--- Your goal ---
If pictures appear in the lines below, skip them and copy exactly the lines from the one containing "2500RPM Variable Speed" through the one containing "Optic LAN Converter", and nothing else.

--- Source information ---
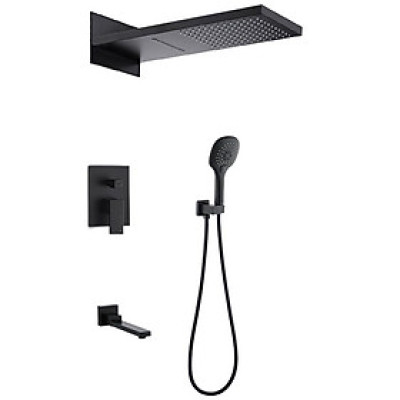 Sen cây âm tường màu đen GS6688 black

==

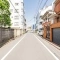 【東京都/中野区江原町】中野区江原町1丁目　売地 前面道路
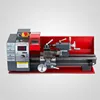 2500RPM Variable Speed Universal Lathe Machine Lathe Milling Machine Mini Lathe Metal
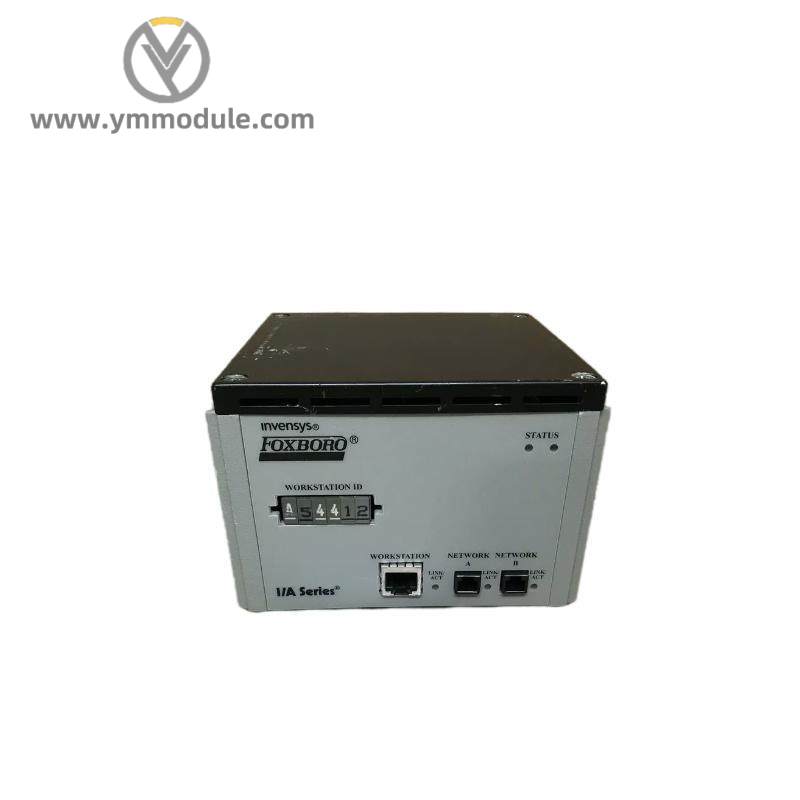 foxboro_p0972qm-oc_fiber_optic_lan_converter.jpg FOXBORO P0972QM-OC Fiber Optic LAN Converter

--- Result below ---
 2500RPM Variable Speed Universal Lathe Machine Lathe Milling Machine Mini Lathe Metal
 foxboro_p0972qm-oc_fiber_optic_lan_converter.jpg FOXBORO P0972QM-OC Fiber Optic LAN Converter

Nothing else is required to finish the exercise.